Dans les processus biogéochimiques il est indispensable de prendre en considération les constantes numériques suivantes : le poids moyen de l’organisme, sa composition chimique élémentaire moyenne et l’énergie géochimique moyenne qui lui est propre, c’est-à-dire sa faculté de produire des déplacements, autrement dit « la migration » des éléments chimiques dans le milieu vital.
Dans les processus biogéochimiques ce sont la matière et l’énergie qui sont au premier plan au lieu de la forme inhérente à l’espèce.
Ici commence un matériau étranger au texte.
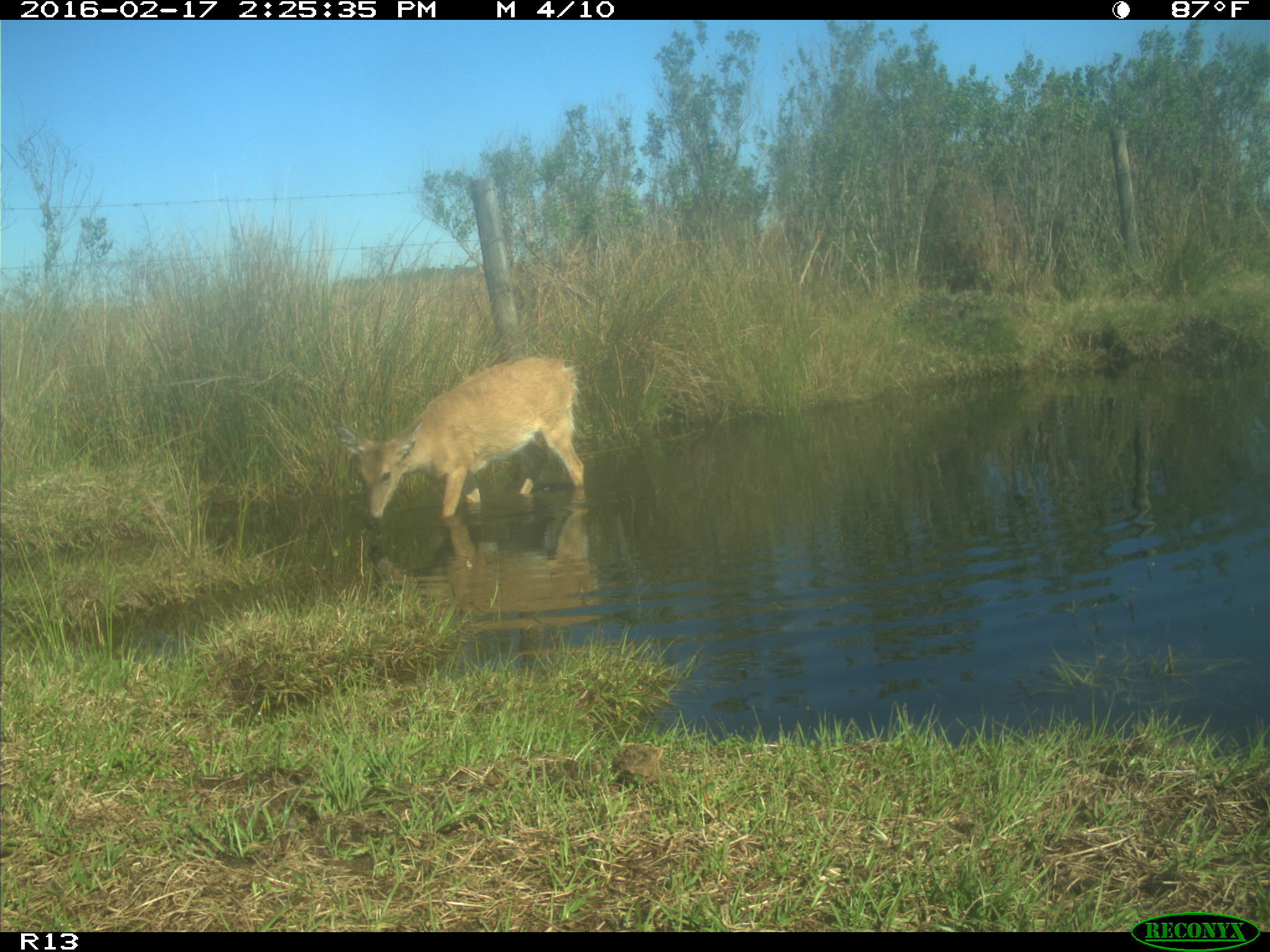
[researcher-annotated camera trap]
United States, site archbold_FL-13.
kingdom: Animalia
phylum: Chordata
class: Mammalia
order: Artiodactyla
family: Cervidae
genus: Odocoileus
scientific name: Odocoileus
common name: deer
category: unidentified deer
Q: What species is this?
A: Unidentified deer (deer) (Odocoileus).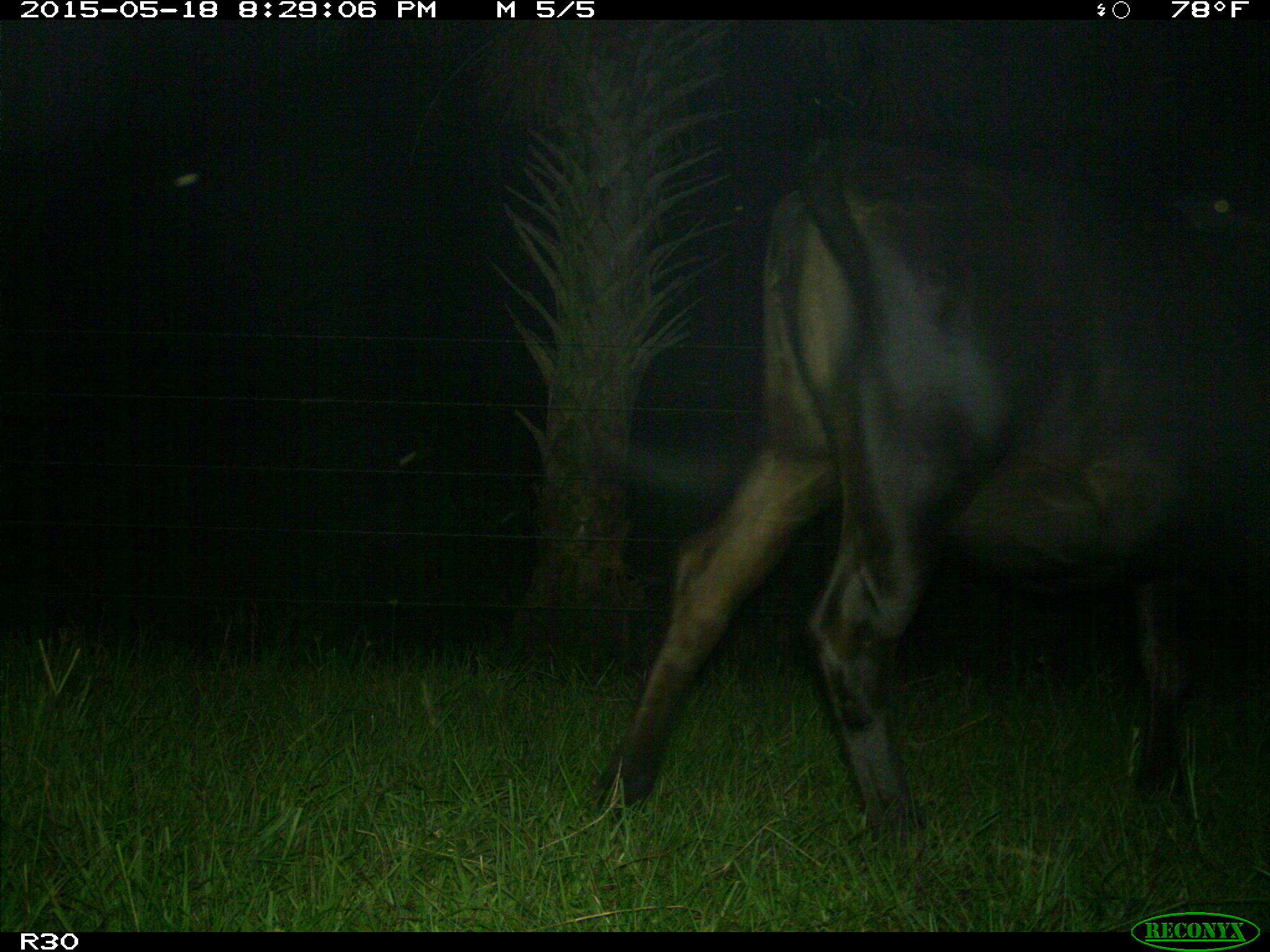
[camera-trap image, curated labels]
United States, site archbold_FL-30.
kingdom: Animalia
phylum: Chordata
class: Mammalia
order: Artiodactyla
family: Bovidae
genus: Bos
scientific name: Bos taurus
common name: domestic cow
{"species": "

L’espèce peut à ce point de vue être considérée comme une matière analogue aux autres matières de l’écorce terrestre, comme, les eaux, les minéraux et les roches, qui, avec les organismes, sont l’objet des processus biogéochimiques. »
Voici encore ce qu’il dit encore dans La composition chimique de la matière vivante et la chimie de l’écorce terrestre, une conférence faite à l’Université tchèque de Charles à Prague le 22 juin 1922, et prononcée au préalable comme discours prononcé le 12 mars 1922 à Saint-Pétersbourg à la Société des Naturalistes de cette ville.
« La Géochimie a pour but l’histoire des éléments chimiques de l’écorce terrestre, en quoi elle se distingue de la Minéralogie, qui étudie leurs molécules, les minéraux.
Cette étude géochimique a établi le rôle important que joue le monde organique vivant,la matière vivante, comme je l’appellerai, dans la chimie de l’écorce terrestre. Nous ne pouvons même nous faire aucune idée de l’histoire des éléments chimiques de l’écorce terrestre sans tenir compte de l’existence d’organismes vivants à la surface du Globe (…).
Nous sommes obligés, en Géochimie, d’étudier des organismes vivants, des phénomènes vitaux. Mais ces organismes ne se manifestent pas sous les formes que se représentent les biologistes.
Le géochimiste est obligé d’employer, à l’égard des organismes, les méthodes d’investigation adoptées dans l’étude du règne minéral. Ce qui l’intéresse dans l’organisme, c’est sa composition chimique, son poids et son énergie. La structure morphologique, les phénomènes qui s’accomplissent dans l’organisme, passent au second plan, bien qu’ils ne soient pas négligeables, comme nous le verrons plus tard.
Les organismes ne se manifestent pas individuellement, mais dans leur action en masse. L’individu disparaît, si l’on considère l’immensité de l’échelle des phénomènes terrestres. Seul l’ensemble de ces individus offre de l’importance.
Les organismes vivants se présentent en Géochimie presque exclusivement comme des faits susceptibles d’être assujettis à des lois statistiques. Il s’ensuit qu’il nous sera commode et nécessaire d’introduire une nouvelle conception de la nature vivante. »
Vladimir Vernadsky insiste ainsi particulièrement sur la dimension biogéochimique de la matière vivante et de son activité. On pourrait résumer cela en disant qu’il refuse de voir la matière vivante en deux dimensions, avec des données arithmétiques. Il la considère en trois dimensions, avec une dimension exponentielle.
Le mouvement de la matière procède par sauts qualitatifs et brise la linéarité, la symétrie, l’équilibre.